Ilouwa plia ma future tunique et rangea ses affaires. Notre conversation fut interrompue par notre dîner. Comme mon repas de la veille, il était froid – mais mon déjeuner n’avait pas été beaucoup plus chaud – et il comportait beaucoup de fruits. Il n’y avait pas d’aphrodisiaque, car la nuit n’était pas dédiée aux débauches de sexe. Les hommes, repus, s’endormaient dans les bras de leurs handaï.

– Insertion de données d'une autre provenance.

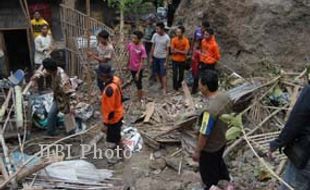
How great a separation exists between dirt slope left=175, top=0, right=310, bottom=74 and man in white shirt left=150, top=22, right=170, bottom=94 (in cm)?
192

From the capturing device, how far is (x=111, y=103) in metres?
7.00

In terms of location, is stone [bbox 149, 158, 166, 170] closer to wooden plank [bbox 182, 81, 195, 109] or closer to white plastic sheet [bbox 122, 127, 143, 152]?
white plastic sheet [bbox 122, 127, 143, 152]

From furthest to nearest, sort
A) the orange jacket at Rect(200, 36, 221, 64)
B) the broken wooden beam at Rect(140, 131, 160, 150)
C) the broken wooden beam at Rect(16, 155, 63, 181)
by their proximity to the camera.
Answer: the orange jacket at Rect(200, 36, 221, 64) < the broken wooden beam at Rect(140, 131, 160, 150) < the broken wooden beam at Rect(16, 155, 63, 181)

C’est ce que j’eus moi-même envie de faire, après m’être rincé la bouche. La chaleur écrasante de la journée s’était allégée. Le soleil venait de partir mais le crépuscule flamboyait dans le ciel, invitant toute la ville à la contemplation de son éclat. Ilouwa et moi, nous nous regardâmes et nous eûmes la même idée. Nous nous déshabillâmes et je me couchai sur le lit. Ma compagne s’étendit sur moi en soupirant de bonheur. Elle me caressa la poitrine puis elle y posa la tête, et je joignis mes mains sur son dos. À chaque instant, mon amour pour elle s’accroissait. Alors que je ne l’avais rencontrée que depuis un jour, je n’envisageais plus de vivre sans elle.
« Tu connais Lawarna ? demandai-je.
— Une jeune prêtresse ?
— Oui. Elle est arrivée il y a seulement un mois.
— Je la connais de nom et j’ai dû la rencontrer, mais je ne peux pas te dire grand-chose sur elle.
— Elle m’a dit que sa mère lui a donné une éducation théorique et pratique, et qu’elle a même joui sous ses doigts. La tienne aussi, elle a fait comme cela ?
— À partir de quatorze ans, si les prêtresses jugent leurs filles dignes de servir Welouma, elles leur expliquent tout ce qu’elles doivent savoir sur le sexe, et naturellement, les filles doivent mettre leurs connaissances en pratique.
— Avec des hommes ?
— Surtout avec leurs mères. La tâche d’instruire leurs filles leur revient.
— Cela se passe comment ?
— Chaque fois que ma mère recevait un client, j’assistais à ses ébats. Elle m’embrassait et me caressait. Elle me faisait jouir par stimulation des seins ou du clitoris. Elle me sodomisait avec un phallus en bois.
— Ah bon ?
— Oui. Grâce à la formation que m’a dispensée ma mère, j’étais entièrement prête quand j’ai reçu mon premier homme.
— Lawarna m’a dit que la virginité d’une prêtresse était vendue très chère.
— En effet.
— Et que cet argent était donné au temple. Mais peut-il refuser d’accueillir la jeune fille, s’il estime qu’elle ne convient pas au service de Welouma ?
— Cela ne se peut pas. La défloration se fait avec l’accord du temple. Avant de vendre ma virginité, ma mère m’a présentée au hiérarque. Il a le droit de refuser une fille proposée par sa mère pour devenir prêtresse, mais c’est rare.
— Et ton premier homme, il était comment ?
— Je ne l’ai pas apprécié. Il avait cinquante ans, un gros ventre et une petite bite. La défloration est la seule fois où une prêtresse ne peut pas choisir son partenaire, et où seul l’argent importe. Beaucoup de très riches personnages, qui seraient ordinairement rejetés par les prêtresses, en profitent pour s’offrir du plaisir avec elles. »
Il était facile de comprendre pourquoi ces femmes ne couchaient pas avec n’importe qui. Si elles étaient des expertes du sexe, les hommes admis dans le temple en devenaient aussi. Elles ne pouvaient donc pas trouver de meilleurs amants. Voilà qui expliquait pourquoi leurs relations se poursuivaient hors du temple.
Je cessai de poser des questions pour parler de moi. Bien que ma handaï eût une existence passionnante, j’estimais avoir aussi des souvenirs dignes d’être racontés. Et à cause de mes vagabondages diurnes, Lawarna et Hasterza connaissaient beaucoup mieux ma vie que la femme de mon cœur. J’employai donc le début notre nuit à réparer cette anomalie.